- **Activity**: From the text on running a boot pool on a USB-attached SSD, extract the passage between "Of course you" and "re-formats/re-partitions the boot-pool.", inclusive.

- **Extract provided**:
----
Don't need to listen to the zealots that claim "enterprise" use-only, when this is nothing more than how Unix/Linux works!
Of course you MUST have a reliable SSD to begin with, but rest assured that this works well and an update will NOT break it as UNLESS the
update/upgrade re-formats/re-partitions the boot-pool.
Of course too that CERTAIN older USB 3.0 implementations/chipsets/firmware are flaky, but that is NOT a USB issue, but a *specific* USB standard implementation issue!
I have done enough BSD, FreeNAS, XigmaNAS, OMV, embedded setups for the last 30 years that I can ASSURE you a perfectly stable PRODUCTION system, using USB 3.0 SATA adapters + Samsung/Intel 128GB SATA SSD ($30 dollars max for both!).
You can even modify the truenas-installer so it DOES NOT use the whole SSD (so you can then create a partition for a ZFS Pool), but, because it is USB, I don't stress it and usually only use the USB SSD as boot-pool.
----
- **Record extracts**:

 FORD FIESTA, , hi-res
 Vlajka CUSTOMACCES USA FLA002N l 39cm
----
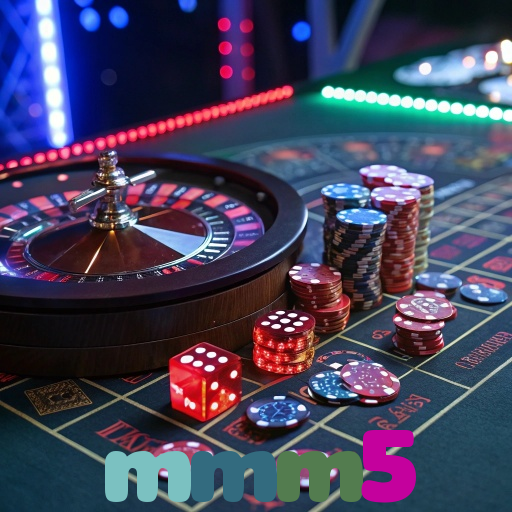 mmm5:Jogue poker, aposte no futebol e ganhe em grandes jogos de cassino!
----
- **The answer**:
Of course you MUST have a reliable SSD to begin with, but rest assured that this works well and an update will NOT break it as UNLESS the
update/upgrade re-formats/re-partitions the boot-pool.